==== Getoonde tekst

Etaamb.openjustice.be
Arrest Van Het Grondwettelijk Hof
gepubliceerd op 24 april 2007

Bericht voorgeschreven bij artikel 74 van de bijzondere wet van 6 januari 1989 op het Arbitragehof Bij arrest van 14 maart 2007 in zake het openbaar ministerie en T.G. tegen E.N. en anderen, waarvan de expeditie ter griffie van het Arbitragehof « Schendt artikel 81, 2°, van de wet van 4 augustus 1996 betreffende het welzijn van de werknemers (...)

bron
arbitragehof
numac
2007201259
pub.
24/04/2007
prom.
--
staatsblad
https://www.ejustice.just.fgov.be/cgi/article_body(...)

========

**Wat je doet:**
1. Noem alle datums die staan in de alinea van het arrest die begint met "Bericht voorgeschreven".
2. Op welke datum is het arrest gepubliceerd?
3. Schrijf alles uit het arrest over vanaf "Bericht voorgeschreven bij" tot en met "de werknemers (...)", maar wissel daarbij "Arbitragehof" om voor "Grondwettelijk Hof".

==== Gegevens

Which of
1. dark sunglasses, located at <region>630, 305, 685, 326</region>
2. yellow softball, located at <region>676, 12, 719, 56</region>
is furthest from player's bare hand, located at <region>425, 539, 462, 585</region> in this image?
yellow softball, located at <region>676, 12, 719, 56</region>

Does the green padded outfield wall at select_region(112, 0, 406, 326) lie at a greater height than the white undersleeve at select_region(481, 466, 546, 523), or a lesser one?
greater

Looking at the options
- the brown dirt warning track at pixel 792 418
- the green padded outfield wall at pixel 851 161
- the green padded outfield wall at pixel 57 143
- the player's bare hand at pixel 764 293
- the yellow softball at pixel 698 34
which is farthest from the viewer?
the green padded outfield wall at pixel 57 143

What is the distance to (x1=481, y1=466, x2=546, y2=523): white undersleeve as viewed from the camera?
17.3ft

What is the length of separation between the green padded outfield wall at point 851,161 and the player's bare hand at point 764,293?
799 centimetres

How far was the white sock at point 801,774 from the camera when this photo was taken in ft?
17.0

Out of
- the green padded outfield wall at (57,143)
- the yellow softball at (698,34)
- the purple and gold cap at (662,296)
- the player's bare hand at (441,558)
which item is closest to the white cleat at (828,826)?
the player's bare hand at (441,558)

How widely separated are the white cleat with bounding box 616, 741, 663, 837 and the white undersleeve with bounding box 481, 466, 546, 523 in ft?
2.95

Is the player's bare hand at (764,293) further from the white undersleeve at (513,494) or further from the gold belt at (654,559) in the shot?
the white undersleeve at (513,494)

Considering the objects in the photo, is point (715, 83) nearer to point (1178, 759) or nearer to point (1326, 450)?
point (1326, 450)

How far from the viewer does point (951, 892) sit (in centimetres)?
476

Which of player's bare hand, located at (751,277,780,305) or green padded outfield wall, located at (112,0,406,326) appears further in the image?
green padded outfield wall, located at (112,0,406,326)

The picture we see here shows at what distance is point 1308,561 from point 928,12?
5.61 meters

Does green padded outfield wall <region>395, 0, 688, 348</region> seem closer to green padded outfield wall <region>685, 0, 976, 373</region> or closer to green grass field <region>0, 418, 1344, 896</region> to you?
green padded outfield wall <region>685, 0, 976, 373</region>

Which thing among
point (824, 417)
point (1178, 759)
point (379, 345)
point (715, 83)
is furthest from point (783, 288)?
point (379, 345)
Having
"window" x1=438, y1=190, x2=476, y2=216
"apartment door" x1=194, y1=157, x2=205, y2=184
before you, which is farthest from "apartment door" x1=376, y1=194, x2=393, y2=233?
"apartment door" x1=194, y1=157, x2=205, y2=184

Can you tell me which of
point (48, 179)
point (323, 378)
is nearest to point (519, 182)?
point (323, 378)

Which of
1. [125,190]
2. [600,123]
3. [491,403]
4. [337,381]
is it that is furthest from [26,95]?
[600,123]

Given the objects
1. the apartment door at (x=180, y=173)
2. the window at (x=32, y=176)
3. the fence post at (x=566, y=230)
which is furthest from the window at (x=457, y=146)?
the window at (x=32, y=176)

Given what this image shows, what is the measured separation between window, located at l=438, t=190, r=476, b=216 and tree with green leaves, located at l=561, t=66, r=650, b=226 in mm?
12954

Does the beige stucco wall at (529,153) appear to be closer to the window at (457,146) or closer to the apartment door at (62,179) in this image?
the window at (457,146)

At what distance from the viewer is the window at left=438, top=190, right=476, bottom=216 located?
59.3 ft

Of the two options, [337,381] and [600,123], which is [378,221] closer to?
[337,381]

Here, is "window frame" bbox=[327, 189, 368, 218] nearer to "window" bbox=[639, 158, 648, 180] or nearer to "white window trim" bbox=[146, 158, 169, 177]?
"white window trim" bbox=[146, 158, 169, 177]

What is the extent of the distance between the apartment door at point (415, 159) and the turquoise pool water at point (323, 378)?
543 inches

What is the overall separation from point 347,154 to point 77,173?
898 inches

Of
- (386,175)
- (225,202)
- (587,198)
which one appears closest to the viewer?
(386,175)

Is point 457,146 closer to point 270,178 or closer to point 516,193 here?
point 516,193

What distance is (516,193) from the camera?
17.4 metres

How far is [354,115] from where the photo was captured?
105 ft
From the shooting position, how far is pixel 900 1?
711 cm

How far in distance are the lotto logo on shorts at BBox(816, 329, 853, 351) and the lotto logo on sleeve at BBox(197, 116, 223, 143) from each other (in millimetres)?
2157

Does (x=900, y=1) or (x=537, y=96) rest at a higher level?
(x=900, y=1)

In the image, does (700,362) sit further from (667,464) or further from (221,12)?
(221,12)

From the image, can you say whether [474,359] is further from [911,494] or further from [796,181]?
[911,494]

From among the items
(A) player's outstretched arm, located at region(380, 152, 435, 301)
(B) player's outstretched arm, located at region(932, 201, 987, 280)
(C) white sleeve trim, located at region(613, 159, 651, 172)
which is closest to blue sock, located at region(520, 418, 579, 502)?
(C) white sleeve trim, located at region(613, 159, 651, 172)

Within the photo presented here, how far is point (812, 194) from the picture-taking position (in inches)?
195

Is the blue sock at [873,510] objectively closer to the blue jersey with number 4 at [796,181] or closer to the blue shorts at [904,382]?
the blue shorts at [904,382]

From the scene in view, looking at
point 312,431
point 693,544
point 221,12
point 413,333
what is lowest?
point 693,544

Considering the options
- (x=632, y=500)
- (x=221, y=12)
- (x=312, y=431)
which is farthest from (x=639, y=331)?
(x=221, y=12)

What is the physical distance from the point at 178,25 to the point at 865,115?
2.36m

========

**De antwoorden:**
1. 6 januari 1989, 14 maart 2007, 4 augustus 1996

2. Op 24 april 2007.

3.
Bericht voorgeschreven bij artikel 74 van de bijzondere wet van 6 januari 1989 op het Grondwettelijk Hof Bij arrest van 14 maart 2007 in zake het openbaar ministerie en T.G. tegen E.N. en anderen, waarvan de expeditie ter griffie van het Grondwettelijk Hof « Schendt artikel 81, 2°, van de wet van 4 augustus 1996 betreffende het welzijn van de werknemers (...)